Поэтому, когда офицер приказывает мне открыть рот, поднять руки, широко расставить ноги и нагнуться, я уношусь куда-то прочь. В самое сердце неба, на топкое глиняное дно летнего озера. Когда он приказывает выпрямиться и приподнять мошонку, я повинуюсь безотчетно, бессознательно. Это чьи-то чужие руки, чужие приказы, чужая убогая жизнь.
— Ладно, — говорит он. — Одевайтесь.
Он открывает дверь в конце коридора. В этом помещении, обозначенном цифрой «3», уже полным-полно народу.
— Эй, приятель, — обращается к офицеру кто-то из толпы, — что с этим делать будем? — Он указывает на лужу рвоты под телефоном-автоматом. Лицом в луже лежит какой-то мужчина.
— Ага, уладим, — обещает офицер, но по интонации становится ясно, что уборка рвоты никак не входит в его планы.
Люди сидят на скамейке у стены, лежат на полу, а один паренек поет «Сто бутылок пива на полке». Чтобы представить его пение, вспомните звук ногтей, скребущих по стеклу.
— Заткнись, мать твою! — рявкает негр и швыряет в паренька апельсином.
Тут есть телефоны. Я обвожу взглядом тесную каморку и не могу понять, как мы можем ими воспользоваться, если наличные деньги и все прочие вещи у нас отняли. Подросток-мексиканец с вытатуированной под глазом слезинкой ловит мой взгляд.
— Даже не думай, папаша, — говорит он. — Тариф — пять баксов в минуту.
— Спасибо за совет.
Я переступаю через отключившегося алкоголика, поскальзываюсь на рвоте и, чтобы не упасть, хватаюсь за трубку. На металлической поверхности выцарапано всего одно слово: «Почему?» Неплохой вопрос. Своевременный.
Я диктую оператору домашний номер (разговор, естественно, за счет абонента), но ты не отвечаешь.
Дверь в каморку открывается, и женщина-надзирательница выкрикивает несколько фамилий: «Дехесус! Робине! Валенте! Хопкинс!» Мы, счастливчики, вываливаемся наружу. Нас по одному подводят к стойке, где мы подписываем перечень личных вещей, изъятых при задержании. Меня просят оставить оттиск большого пальца на двух разноцветных карточках. Рядом — пустое место. Я догадываюсь, что должен буду повторить процедуру, когда меня отпустят. Спустя три месяца, полгода или десять лет, проведенных в системе для моего преобразования, они захотят удостовериться, что отпускают на волю того же самого человека.
За отпечатки пальцев отвечает молоденькая девушка с волосами, пахнущими осенью. Отпечатки снимает машина, которая мгновенно отсылает их в ФБР и банк данных штата Аризона. Там они волшебным образом воссоединятся с твоими предыдущими приводами.

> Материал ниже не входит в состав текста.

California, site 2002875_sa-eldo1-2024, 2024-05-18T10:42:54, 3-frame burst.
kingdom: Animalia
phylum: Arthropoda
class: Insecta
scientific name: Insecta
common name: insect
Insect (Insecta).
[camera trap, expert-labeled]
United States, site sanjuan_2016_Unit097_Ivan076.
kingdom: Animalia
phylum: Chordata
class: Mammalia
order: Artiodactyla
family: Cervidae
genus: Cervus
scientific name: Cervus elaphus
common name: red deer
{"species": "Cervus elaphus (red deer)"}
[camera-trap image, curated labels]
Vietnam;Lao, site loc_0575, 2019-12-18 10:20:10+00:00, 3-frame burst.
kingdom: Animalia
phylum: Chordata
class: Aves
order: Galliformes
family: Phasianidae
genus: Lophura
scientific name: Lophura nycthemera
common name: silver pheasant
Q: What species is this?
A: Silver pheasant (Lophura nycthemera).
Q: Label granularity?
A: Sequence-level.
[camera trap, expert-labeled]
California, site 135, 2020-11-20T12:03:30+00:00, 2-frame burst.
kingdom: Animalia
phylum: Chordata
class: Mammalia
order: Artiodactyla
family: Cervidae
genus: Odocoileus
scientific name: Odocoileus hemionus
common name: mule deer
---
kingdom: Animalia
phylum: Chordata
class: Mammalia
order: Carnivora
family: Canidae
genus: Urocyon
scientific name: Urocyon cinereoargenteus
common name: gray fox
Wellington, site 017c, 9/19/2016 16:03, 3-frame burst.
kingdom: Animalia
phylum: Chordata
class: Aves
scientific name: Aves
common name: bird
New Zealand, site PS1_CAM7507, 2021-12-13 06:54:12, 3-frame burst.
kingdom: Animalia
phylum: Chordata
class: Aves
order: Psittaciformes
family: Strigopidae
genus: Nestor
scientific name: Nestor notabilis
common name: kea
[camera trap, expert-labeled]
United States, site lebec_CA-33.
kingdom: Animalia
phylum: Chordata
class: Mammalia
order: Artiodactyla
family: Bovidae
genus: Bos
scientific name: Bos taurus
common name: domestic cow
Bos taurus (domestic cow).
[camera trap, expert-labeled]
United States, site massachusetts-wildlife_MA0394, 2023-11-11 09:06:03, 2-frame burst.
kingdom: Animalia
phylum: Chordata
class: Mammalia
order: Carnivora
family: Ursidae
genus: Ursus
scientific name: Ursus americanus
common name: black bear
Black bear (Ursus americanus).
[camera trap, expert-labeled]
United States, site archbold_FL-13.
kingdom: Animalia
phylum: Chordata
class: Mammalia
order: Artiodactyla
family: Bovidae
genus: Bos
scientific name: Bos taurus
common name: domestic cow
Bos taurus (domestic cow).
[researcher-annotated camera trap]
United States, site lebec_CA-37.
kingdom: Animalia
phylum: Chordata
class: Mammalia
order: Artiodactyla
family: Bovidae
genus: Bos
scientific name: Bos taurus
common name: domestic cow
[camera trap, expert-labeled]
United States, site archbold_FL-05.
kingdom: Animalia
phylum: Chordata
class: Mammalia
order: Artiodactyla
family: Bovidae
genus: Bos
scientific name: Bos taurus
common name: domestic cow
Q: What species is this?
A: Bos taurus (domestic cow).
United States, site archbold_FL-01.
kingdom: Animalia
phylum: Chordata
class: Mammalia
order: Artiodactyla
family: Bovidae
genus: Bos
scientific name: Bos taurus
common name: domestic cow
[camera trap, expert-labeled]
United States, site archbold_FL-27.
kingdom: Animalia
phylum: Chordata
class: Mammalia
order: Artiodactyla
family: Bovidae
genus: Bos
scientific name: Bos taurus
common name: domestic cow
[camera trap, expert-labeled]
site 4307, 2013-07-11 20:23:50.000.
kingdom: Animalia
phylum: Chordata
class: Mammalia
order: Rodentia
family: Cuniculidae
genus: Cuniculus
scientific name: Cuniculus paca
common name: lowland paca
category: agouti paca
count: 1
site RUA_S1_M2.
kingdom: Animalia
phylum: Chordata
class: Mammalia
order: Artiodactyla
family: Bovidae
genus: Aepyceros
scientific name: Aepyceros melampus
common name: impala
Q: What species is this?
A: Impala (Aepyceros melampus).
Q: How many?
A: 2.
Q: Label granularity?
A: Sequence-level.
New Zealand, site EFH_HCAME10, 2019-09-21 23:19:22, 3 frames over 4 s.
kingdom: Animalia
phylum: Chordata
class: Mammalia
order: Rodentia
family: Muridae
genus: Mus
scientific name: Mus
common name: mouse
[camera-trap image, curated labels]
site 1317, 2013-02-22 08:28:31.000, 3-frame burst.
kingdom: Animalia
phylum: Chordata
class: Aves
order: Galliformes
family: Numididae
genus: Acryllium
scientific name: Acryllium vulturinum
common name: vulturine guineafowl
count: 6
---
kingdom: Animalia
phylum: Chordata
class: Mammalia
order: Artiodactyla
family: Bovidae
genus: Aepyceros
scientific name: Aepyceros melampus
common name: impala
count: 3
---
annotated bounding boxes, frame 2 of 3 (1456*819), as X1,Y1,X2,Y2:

В школе Софи недавно проводили День безопасности. Детей фотографировали, а снимки вклеивали в специальные «паспорта безопасности». Позвали и местных полицейских, которые сняли отпечатки пальцев у каждого мальчишки и каждой девчонки. День безопасности нужен для того, чтобы в полиции хранились данные обо всех детях на случай похищения.
Я помогал им. Я сидел рядом с офицером полиции Векстона, и мы обменивались шутками на предмет того, что мамаши гурьбою ринулись в школьный спортзал не ради безопасности своих чад, а попросту одурев от скуки в четырех стенах: снег уже который день валил безостановочно. Я сжимал неправдоподобно маленькие детские пальчики в своих и прижимал эти нежные горошинки к пропитанному тушью поролону. «Вот это да, — воскликнул офицер, когда я наконец приловчился. — Нужно было вас нанимать!»
Сейчас же, в тюрьме Мэдисон-Стрит, я сам провожу пальцами по белому экрану, и девушку искренне изумляет мое умение.
— Сразу видно, профессионал, — говорит она.
Я поднимаю глаза. Интересно, знает ли она, что через эту процедуру проходят как похищенные, так и похитители?
Из каморки № 6 мне виден паренек в смирительном кресле. Совсем еще молодой, с нечесаными патлами, закрывающими пол-лица, он шепотом читает какой-то невнятный рэп и сжимает кулаки, норовя высвободить руки из ремешков.